→ BRIEF 1
Sum up the Eric Telchin article in two sentences.
→ BRIEF 2
Pick up the Eric Telchin article right after its last sentence and keep it going.

→ PASSAGE PROVIDED
::::::::::

- Born: December 4, 1978 (age 47)
- Notable work: Boy Sees Hearts, See a Heart, Share a Heart
- Website: www.BoySeesHearts.com

= Eric Telchin =

American author/artist (born 1978)

Eric Telchin (born December 4, 1978) is an American author/artist, best known for his Boy Sees Hearts project, which showcases photographs of naturally occurring heart shapes. His book, See a Heart, Share a Heart was published by Dial Books for Young Readers, a division of Penguin Young Readers Group on December 6, 2012.

== Biography ==

While hosting a party in 2009, Eric Telchin photographed a heart-shaped puddle of melted ice cream on his kitchen counter. He began capturing more naturally occurring hearts with his iPhone. In 2010, he launched Boy Sees Hearts, a project showcasing the thousands of unaltered heart photos. In December, 2012, Dial Books for Young Readers (an imprint of the Penguin Young Readers Group) published his book, See a Heart, Share a Heart, a 48-page picture book featuring 214 of images from Telchin's collection, paired with loose, interpretive text.

::::::::::

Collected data

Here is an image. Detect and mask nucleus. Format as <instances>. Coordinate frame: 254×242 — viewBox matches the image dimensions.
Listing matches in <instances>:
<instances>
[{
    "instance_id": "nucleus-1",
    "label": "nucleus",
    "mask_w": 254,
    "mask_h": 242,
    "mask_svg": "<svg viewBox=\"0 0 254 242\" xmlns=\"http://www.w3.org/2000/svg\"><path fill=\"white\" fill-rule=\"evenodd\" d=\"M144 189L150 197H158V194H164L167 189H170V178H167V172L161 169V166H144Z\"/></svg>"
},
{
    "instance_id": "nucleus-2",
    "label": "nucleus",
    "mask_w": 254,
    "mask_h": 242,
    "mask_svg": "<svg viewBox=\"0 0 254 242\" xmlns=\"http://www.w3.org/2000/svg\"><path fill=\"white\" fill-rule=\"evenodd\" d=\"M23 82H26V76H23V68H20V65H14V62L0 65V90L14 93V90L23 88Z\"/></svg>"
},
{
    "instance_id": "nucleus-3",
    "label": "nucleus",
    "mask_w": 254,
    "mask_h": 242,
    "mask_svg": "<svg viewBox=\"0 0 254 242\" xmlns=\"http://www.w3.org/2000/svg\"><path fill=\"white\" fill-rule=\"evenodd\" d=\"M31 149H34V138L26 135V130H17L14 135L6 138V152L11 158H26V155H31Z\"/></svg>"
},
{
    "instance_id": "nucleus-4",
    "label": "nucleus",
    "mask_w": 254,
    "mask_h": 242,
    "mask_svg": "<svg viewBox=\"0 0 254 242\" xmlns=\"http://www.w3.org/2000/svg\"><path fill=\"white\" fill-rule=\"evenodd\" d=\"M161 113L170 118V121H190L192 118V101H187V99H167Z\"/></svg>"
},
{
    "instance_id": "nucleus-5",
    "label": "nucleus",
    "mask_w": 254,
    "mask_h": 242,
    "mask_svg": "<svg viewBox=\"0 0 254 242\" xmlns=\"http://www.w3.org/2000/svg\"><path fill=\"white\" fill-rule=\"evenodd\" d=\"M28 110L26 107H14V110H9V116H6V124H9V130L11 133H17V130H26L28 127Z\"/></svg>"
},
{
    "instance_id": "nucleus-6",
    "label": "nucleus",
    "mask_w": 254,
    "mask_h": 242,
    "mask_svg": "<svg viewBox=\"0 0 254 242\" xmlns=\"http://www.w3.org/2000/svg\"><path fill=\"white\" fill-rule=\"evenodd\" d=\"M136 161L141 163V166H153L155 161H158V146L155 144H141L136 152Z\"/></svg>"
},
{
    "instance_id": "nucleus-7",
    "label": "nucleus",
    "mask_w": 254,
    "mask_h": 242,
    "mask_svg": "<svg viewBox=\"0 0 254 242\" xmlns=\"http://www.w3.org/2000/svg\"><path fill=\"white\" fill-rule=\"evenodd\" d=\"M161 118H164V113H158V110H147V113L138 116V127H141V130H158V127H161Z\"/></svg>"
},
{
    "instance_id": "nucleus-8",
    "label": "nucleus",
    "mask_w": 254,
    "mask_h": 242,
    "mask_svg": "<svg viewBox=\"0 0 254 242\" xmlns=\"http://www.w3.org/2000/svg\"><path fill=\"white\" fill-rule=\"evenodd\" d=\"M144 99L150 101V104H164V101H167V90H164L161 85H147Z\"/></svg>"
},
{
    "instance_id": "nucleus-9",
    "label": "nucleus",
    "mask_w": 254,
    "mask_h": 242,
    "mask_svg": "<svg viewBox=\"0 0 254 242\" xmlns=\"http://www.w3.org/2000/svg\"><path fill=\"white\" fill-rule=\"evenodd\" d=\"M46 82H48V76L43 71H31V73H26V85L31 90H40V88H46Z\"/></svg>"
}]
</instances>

::::::::::

→ YOUR RESPONSE 1
Eric Telchin, born December 4, 1978, is an American author and artist best known for Boy Sees Hearts, a project he launched in 2010 to show unaltered photos of naturally occurring heart shapes. It started in 2009 when he photographed a heart-shaped puddle of melted ice cream, and in December 2012 Dial Books for Young Readers published his picture book See a Heart, Share a Heart.

→ YOUR RESPONSE 2
Telchin grew up in Niskayuna, New York and graduated magna cum laude from George Washington University as a Presidential Arts Scholar in 2000. After graduation, he worked at ABC News as a broadcast designer and for Washingtonpost.com as a Senior Designer.

Telchin currently resides in West Palm Beach, Florida.

== Works ==

See a Heart, Share a Heart, Dial Books for Young Readers, Penguin, December 6, 2012

== Reception ==
In January, 2011, Telchin created a 10'x9' wall of hearts for an episode of ABC's Extreme Makeover: Home Edition.

Publishers Weekly says of See a Heart, Share a Heart that "the subtlety of the images points to the value of being receptive to and perceptive of one's environment."